[[ DATA EXCERPTS open ]]

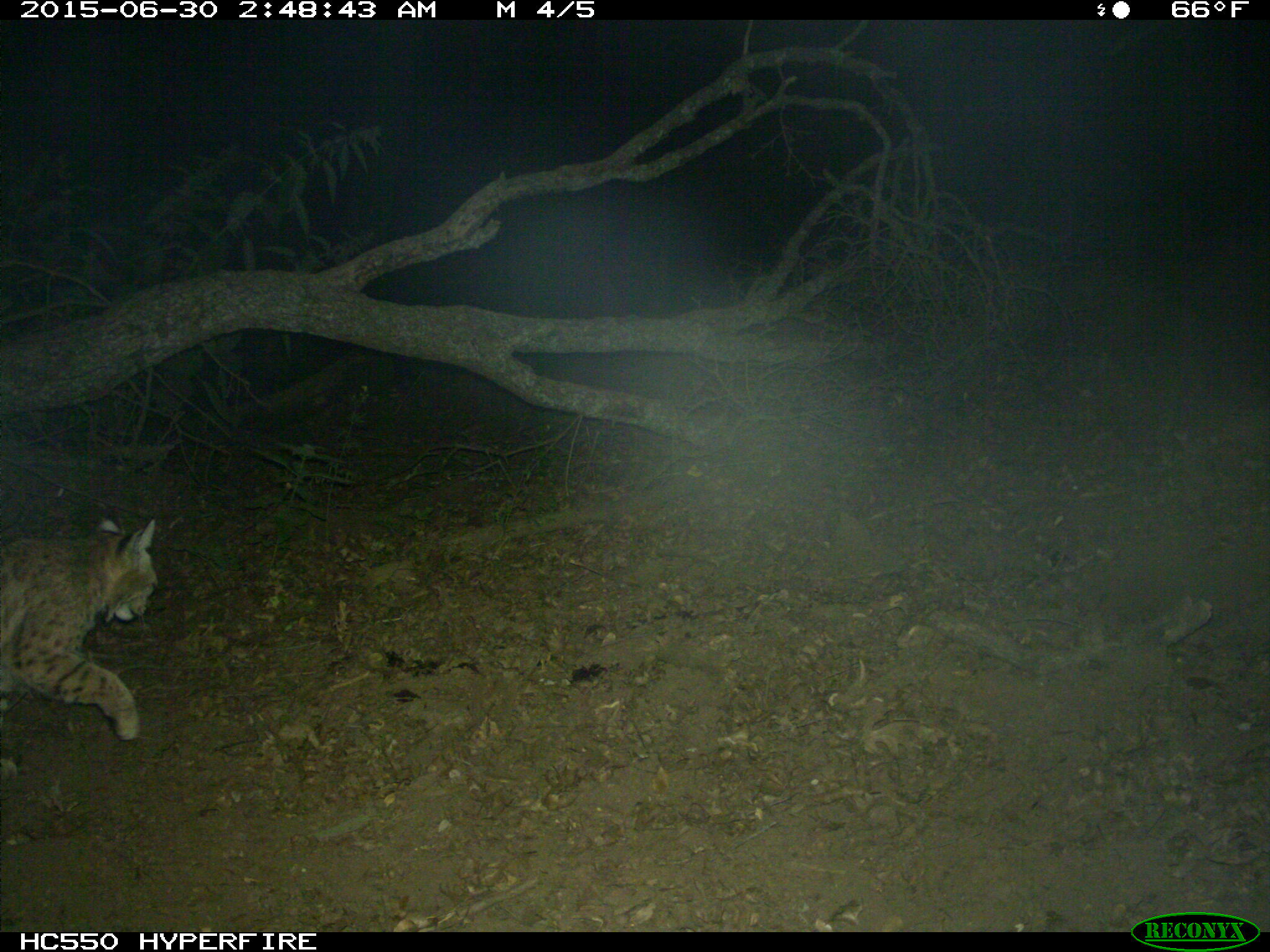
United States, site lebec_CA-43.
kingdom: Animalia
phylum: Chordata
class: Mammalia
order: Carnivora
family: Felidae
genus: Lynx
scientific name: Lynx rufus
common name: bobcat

[[ DATA EXCERPTS closed ]]
[[ DATA EXCERPTS open ]]

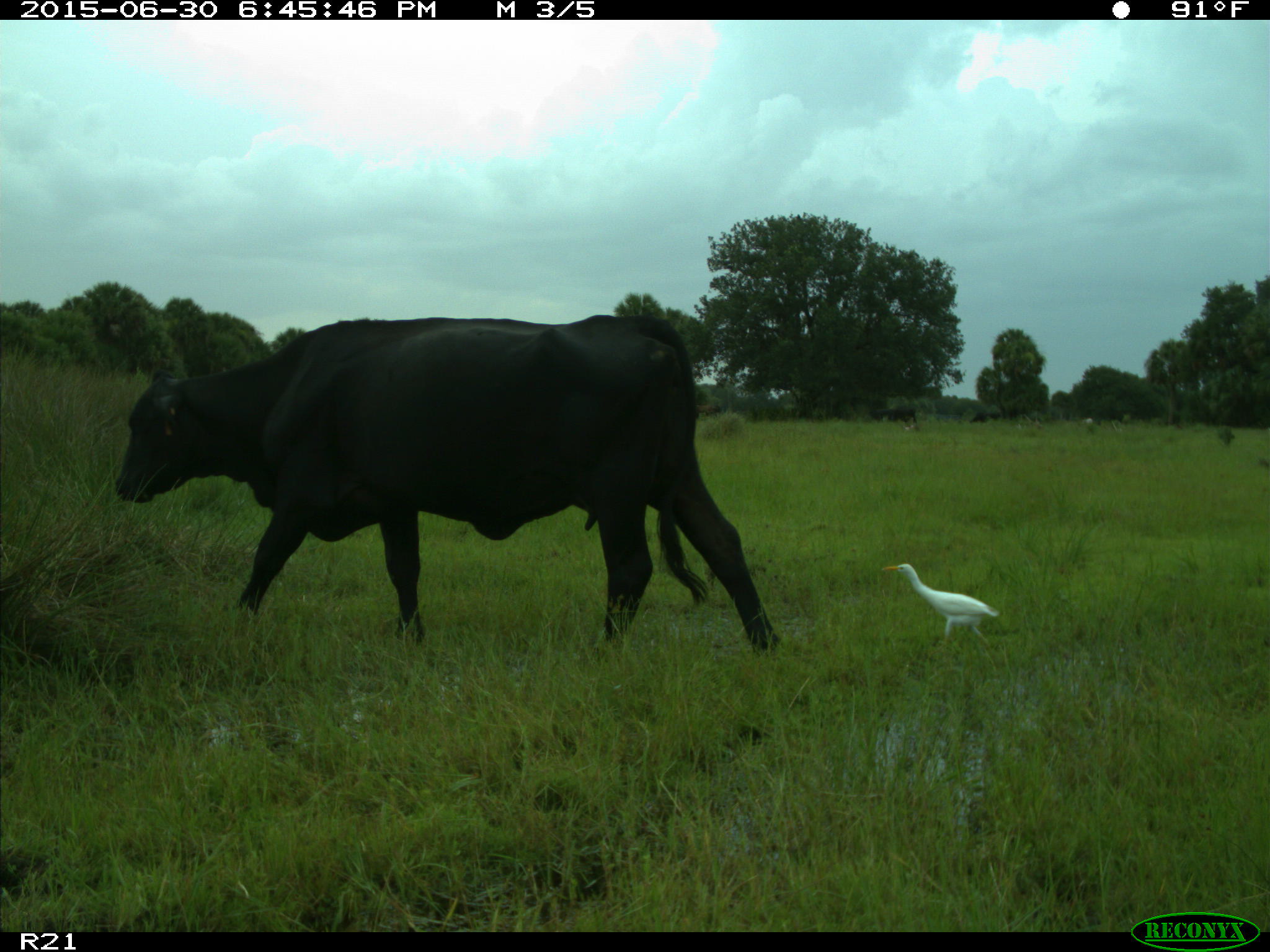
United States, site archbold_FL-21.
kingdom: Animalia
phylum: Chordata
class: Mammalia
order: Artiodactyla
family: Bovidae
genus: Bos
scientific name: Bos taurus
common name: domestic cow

[[ DATA EXCERPTS closed ]]

TASK PROMPT:
Within the entries above, some lines may contain "States". Report how many, and nothing else.

RESULT BELOW:
2